Más allá de estas explicaciones que dan cuenta del origen de la leyenda, lo cierto es que únicamente a través de la mirada de Joe Dante —que con su grado de cinefilia y amor por los cartoons de su infancia incluye la revisión de las apariciones de Gremlins en Falling Hare de 1943 (ver) el cortometraje animado de la Warner Bros. (incluido en la versión de video de Gremlins 2) y en Nightmare at 20,000 feet el episodio de The Twilight Zone de 1963 (ver)— los Gremlins se convirtieron en un nuevo ícono de la cultura pop, representantes de toda una generación de “cinéfilos en potencia” que crecimos amando a los cineastas (y a nuestros padres) que a través de sus películas nos ofrecieron un portal para conectarnos con lo mejor del cine clase B, de las caricaturas y los seriales, de los westerns (¡siempre el western!), la ciencia ficción y el fantástico, el terror y el suspense, que encontraban su reproducción televisiva en los gloriosos Sábados de Súper Acción.

Y entonces, a través del carácter ritual del cine de Dante (atributo de un cine en extinción), esa maravillosa noche volvimos a sentir que la “Sala Matinee” aún existía, devolviéndole al cine su condición de arte popular, haciéndonos transitar en comunión una película como un juego de mamushkas o cajas chinas. ¿Por qué esta fascinación y necesidad del cine dentro del cine? ¿Es el cine una manera de entender al mundo? Estoy convencido de ello.
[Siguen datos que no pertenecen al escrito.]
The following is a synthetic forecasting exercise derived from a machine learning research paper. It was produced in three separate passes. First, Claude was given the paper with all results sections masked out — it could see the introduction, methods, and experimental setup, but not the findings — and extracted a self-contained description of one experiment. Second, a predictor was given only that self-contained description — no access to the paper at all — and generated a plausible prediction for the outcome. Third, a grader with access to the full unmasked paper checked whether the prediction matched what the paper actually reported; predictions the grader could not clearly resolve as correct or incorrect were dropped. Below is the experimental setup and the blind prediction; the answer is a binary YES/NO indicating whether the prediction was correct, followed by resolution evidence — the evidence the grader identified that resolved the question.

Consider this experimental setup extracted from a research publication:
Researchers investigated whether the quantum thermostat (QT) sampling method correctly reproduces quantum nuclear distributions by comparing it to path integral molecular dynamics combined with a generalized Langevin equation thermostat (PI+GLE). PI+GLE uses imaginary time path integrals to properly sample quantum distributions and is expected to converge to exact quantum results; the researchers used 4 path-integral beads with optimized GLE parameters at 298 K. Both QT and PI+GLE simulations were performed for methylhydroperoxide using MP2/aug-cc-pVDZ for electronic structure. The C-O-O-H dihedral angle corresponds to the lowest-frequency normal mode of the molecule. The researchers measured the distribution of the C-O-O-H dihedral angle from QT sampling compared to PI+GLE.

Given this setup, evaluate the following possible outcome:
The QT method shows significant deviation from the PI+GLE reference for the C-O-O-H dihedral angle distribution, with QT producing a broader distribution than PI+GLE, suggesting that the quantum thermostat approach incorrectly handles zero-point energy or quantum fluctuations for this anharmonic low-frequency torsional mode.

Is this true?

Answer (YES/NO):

Para demostrarlo alcanza con el paralelo de la pantalla a través de la versión local del bar de Kate donde el Fernet-Cola en botella recortada pasaba de butaca en butaca mientras que, fascinados como las terribles creaturas al son de “Heigh-Ho” de los Siete Enanos, suspiramos cándidamente ante cada aparición de Gizmo, vociferamos ante cada risa maliciosa de Rayita, y arengamos al mismísimo creador de este maravilloso universo al son de ¡Olé, Olé, Olé, Olé, Danteee, Danteee!

YAPA: parodia en el videoclip «Nunca iré» (2008) de No lo Soporto ft Cerati (ver).

(1) DONALD, Graeme; Sticklers, Sideburns & Bikinis: The Military Origins of Everyday Words and Phrases; Osprey Publishing; UK; 2008.